Finding a cure for life-threatening food allergies

Study Examines Food Allergen Advisory Labeling and Product Contamination with Egg, Milk, and Peanut

The federal Food Allergen Labeling and Consumer Protection Act (FALCPA) requires that labels on packaged foods disclose the presence of any of the eight major food allergens. But allergen advisory labels, which use wording like “may contain” or “made in a facility that processes,” are voluntary and are not standardized or regulated. Surveys suggest that food-allergic consumers appear to be increasingly ignoring these warnings, presumably out of frustration and doubt about whether the information can be trusted. In the August 2010 issue of the Journal of Allergy and Clinical Immunology, a team of researchers from Mount Sinai School of Medicine (New York, NY) and the University of Nebraska (Lincoln, NB) report on the results of their FAI-funded study, which investigated three important issues related to labeling and allergen contamination:

  • The frequency and level of contamination of a large sample of products with advisory labeling for three major allergens (egg, milk, and peanut);
  • The differences in the contamination risks between large and small manufacturers; and
  • Tthe frequency and level of contamination of products that lack advisory labeling but are similar to ones bearing allergen warnings.

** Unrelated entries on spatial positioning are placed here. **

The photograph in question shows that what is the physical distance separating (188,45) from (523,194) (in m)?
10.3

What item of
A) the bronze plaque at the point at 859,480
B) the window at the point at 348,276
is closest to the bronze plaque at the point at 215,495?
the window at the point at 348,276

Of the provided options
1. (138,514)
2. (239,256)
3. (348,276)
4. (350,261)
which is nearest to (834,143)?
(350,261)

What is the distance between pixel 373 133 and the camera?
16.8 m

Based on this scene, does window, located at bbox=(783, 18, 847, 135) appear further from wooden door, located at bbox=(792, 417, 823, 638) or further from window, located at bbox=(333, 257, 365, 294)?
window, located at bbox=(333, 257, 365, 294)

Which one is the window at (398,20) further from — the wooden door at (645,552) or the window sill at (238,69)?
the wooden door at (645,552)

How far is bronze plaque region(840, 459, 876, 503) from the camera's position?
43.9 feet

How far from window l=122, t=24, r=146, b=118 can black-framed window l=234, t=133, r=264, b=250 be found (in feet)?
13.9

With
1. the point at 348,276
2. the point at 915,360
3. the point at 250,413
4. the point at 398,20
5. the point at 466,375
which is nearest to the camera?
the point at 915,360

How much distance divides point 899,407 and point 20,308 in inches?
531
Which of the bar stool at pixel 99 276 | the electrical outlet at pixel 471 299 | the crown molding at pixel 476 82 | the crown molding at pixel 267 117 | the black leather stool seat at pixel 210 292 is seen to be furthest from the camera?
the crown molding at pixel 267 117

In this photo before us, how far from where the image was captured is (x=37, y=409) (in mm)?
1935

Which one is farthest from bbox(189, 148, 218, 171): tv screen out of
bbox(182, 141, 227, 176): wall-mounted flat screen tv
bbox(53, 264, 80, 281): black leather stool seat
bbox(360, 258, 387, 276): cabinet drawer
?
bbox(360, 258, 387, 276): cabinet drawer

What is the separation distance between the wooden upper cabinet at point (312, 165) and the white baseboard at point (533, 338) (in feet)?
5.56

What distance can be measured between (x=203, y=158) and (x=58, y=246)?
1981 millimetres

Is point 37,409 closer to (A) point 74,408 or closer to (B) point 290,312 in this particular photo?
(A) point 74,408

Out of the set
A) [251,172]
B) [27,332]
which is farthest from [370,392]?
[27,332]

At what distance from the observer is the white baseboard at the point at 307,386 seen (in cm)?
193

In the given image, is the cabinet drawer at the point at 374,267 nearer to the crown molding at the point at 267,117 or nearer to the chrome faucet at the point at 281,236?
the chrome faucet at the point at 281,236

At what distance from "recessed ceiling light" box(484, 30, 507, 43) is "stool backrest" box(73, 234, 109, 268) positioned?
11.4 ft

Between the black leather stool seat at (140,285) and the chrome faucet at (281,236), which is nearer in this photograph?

The researchers obtained a sample of non-perishable products with advisory labeling for the three allergens and similar products without advisory labeling from multiple supermarkets in New York and New Jersey. They chose from eight product categories (baking mixes, chocolate candies, non-chocolate candies, cookies, salty snacks, cold cereals, pastas and pancake mixes) and each product was tested for egg, milk and/or peanut allergens where there was a reasonable possibility of contamination. The authors found detectable residues of the three allergens in 5.3% of advisory labeled products and in 1.9% of similar products without advisory statements. Of note: one supermarket chain used the label “Good Manufacturing Practices were used to segregate ingredients in a facility that also processes peanut, tree nuts, milk, shellfish, fish, and soy ingredients,” which could be interpreted to mean that the product was safe from contamination; however, of 26 baking mixes tested with this label, milk contamination was detected in two and egg in one.

Small companies were found to have more contaminated foods, at 5.1% contamination, compared with 0.8% of products from large companies. Among products without advisory statements, no peanut was detected. 

More research is needed to determine the risk associated with contamination, but the levels of egg and milk detected among products without advisory statements ranged from ones unlikely to trigger symptoms to ones that could trigger symptoms for very sensitive persons, particularly for milk.  Overall, these findings represent a real risk for consumers. They highlight the need for allergic customers to avoid products with advisory labels and to have some concern for products that have no advisory labels, particularly from small companies within categories of higher risk products. These data also highlight the importance of increasing awareness among manufacturers, particularly smaller companies, of the need for appropriate labeling that accurately informs of risks and to take steps to further reduce contamination.